School board member Penny Pritzker’s Hyatt Hotels Corp. is benefiting from a $5.2 million TIF subsidy on 53rd Street – while CPS’s proposed 2013 budget cuts seven schools surrounding the hotel project by $3.4 million, which is roughly the portion CPS is losing from the TIF deal.
“This one example shows the fundamental corruption in the way things are done here,” said David Orlikoff of the Chicago Teachers Solidarity Campaign, a labor and community coalition growing out of Occupy Chicago’s labor committee and supporting the Chicago Teachers Union.
CTSC will hold a press conference and speakout and picket the project at 53rd and Harper on Wednesday, August 8, starting at 5:30 p.m.
“As a member of the Board of Education, it’s Penny Pritzker’s job to find money for our schools, not to take our money for her business,” Orlikoff said.
The $5.2 million subsidy is part of $20.4 million in TIF funds going to the University of Chicago-led redevelopment of Harper Court (see here for some background). In addition to the hotel, the university is building a 12-story office building in the first phase of the project.
CTSC points out that Pritzker has a net worth of $1.8 billion, and the University of Chicago – now engaged in a huge campus expansion – has an endowment of $6.6 billion.
“They have plenty of money,” said Lorraine Chavez of CTSC. “They don’t need a taxpayer subsidy to pay for it. It’s outrageous.”
At Catalyst, Penny Pritzker clarifies that she’s not personally receiving the $5.2 million, and in a statement to Newstips, Hyatt points out that the Hyde Park Hyatt will not be owned by the corporation but, like many Hyatts, operated under a franchise agreement, thus “neither Hyatt Hotels Corporation nor Penny Pritzker…is receiving TIF funds as a result of this project.”
Conflict of interest
“The school board should be defending school funding when the mayor wants to take it for TIFs; it’s the only body in a position to do that,” Orlikoff said. “But they’re appointed by the mayor, and they look the other way.
“Then they tell teachers they don’t have any money for anything, except the mayor’s pet projects.

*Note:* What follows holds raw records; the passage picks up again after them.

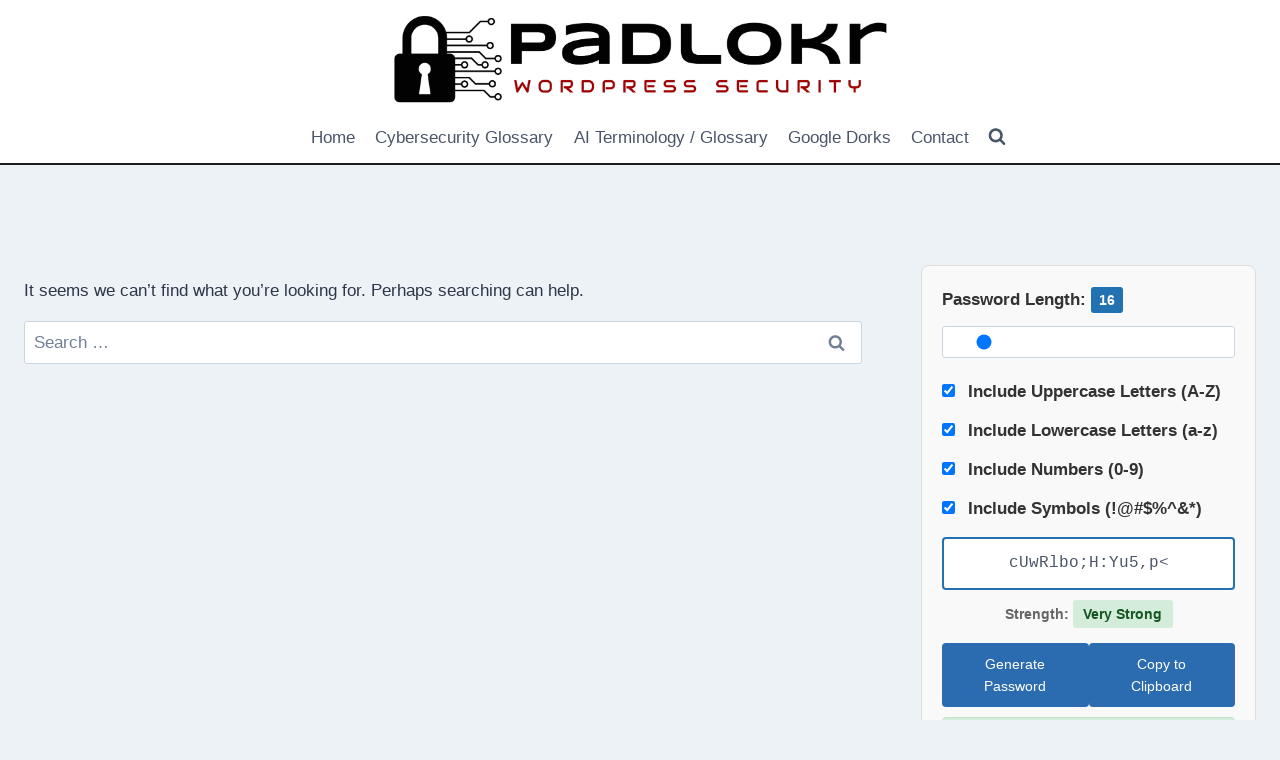

--- FILE ---
content_type: text/css
request_url: https://padlokr.com/wp-content/plugins/padlokr-password-generator/padlokr-password-generator.css?ver=1.0.0
body_size: 426
content:
.padlokr-password-generator-wrapper {
    max-width: 500px;
    margin: 20px 0;
    padding: 20px;
    border: 1px solid #ddd;
    border-radius: 8px;
    background: #f9f9f9;
}

.padlokr-password-generator-controls {
    margin-bottom: 15px;
}

.control-group {
    margin-bottom: 12px;
}

.control-group label {
    display: block;
    margin-bottom: 5px;
    font-weight: 600;
    color: #333;
    cursor: pointer;
}

.control-group input[type="range"] {
    width: 100%;
    margin-top: 8px;
}

.control-group input[type="checkbox"] {
    margin-right: 8px;
    cursor: pointer;
}

#padlokr-length-value {
    display: inline-block;
    min-width: 30px;
    padding: 2px 8px;
    background: #2271b1;
    color: white;
    border-radius: 3px;
    font-size: 14px;
    text-align: center;
}

.padlokr-password-display {
    margin: 15px 0;
}

#padlokr-password-output {
    width: 100%;
    padding: 12px;
    font-size: 16px;
    font-family: 'Courier New', monospace;
    border: 2px solid #2271b1;
    border-radius: 4px;
    background: #fff;
    text-align: center;
    margin-bottom: 10px;
}

.padlokr-password-strength {
    text-align: center;
    font-weight: 600;
    font-size: 14px;
    color: #666;
}

#padlokr-strength-indicator {
    display: inline-block;
    padding: 3px 10px;
    border-radius: 3px;
    font-weight: bold;
    min-width: 100px;
    text-align: center;
}

#padlokr-strength-indicator.weak {
    background: #f8d7da;
    color: #721c24;
}

#padlokr-strength-indicator.medium {
    background: #fff3cd;
    color: #856404;
}

#padlokr-strength-indicator.strong {
    background: #d1ecf1;
    color: #0c5460;
}

#padlokr-strength-indicator.very-strong {
    background: #d4edda;
    color: #155724;
}

.padlokr-password-actions {
    display: flex;
    gap: 10px;
    margin-top: 15px;
}

.padlokr-password-actions button {
    flex: 1;
    padding: 10px 20px;
    font-size: 14px;
    cursor: pointer;
    border-radius: 4px;
}

#padlokr-password-message {
    margin-top: 10px;
    padding: 10px;
    border-radius: 4px;
    text-align: center;
    font-weight: 600;
}

#padlokr-password-message.success {
    background: #d4edda;
    color: #155724;
    border: 1px solid #c3e6cb;
}

#padlokr-password-message.error {
    background: #f8d7da;
    color: #721c24;
    border: 1px solid #f5c6cb;
}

It’s a conflict of interest – and it will be a conflict until the school board is elected.
“We need representation on the school board, and we need to end the chronic underfunding of our schools,” Orlikoff said.
CTSC, which exists “to support teachers and fight for equitable quality education,” calls for increasing school funding “by reclaiming TIFs and taxing the rich.”
TIF is “a failed program,” Orlikoff said. “It’s not fighting economic blight, it’s a way of taking from everyone and giving to the One Percent.”
Questions on 53rd Street
There are lots of questions right now about the 53rd Street TIF, especially with a new TIF district now being carved out of it by a second developer.
Antheus Capital, planning an upscale residential and retail development at 51st and Lake Park, wants to break its parcel out of the 53rd Street TIF to form its own TIF district – in order apply for $10 million or more in TIF funds. The 53rd Street TIF advisory council has okayed the proposal.
But after ten years of operation, the 53rd Street TIF fund has a balance of just $3.7 million.
Now, with thirteen years to go, it’s on the hook for a $20-million subsidy, while revenues are slowing (due not just to a lousy economy but to the County Assessor’s new formula, which shifts the property tax burden from commercial to residential taxpayers) – and the TIF district is getting smaller.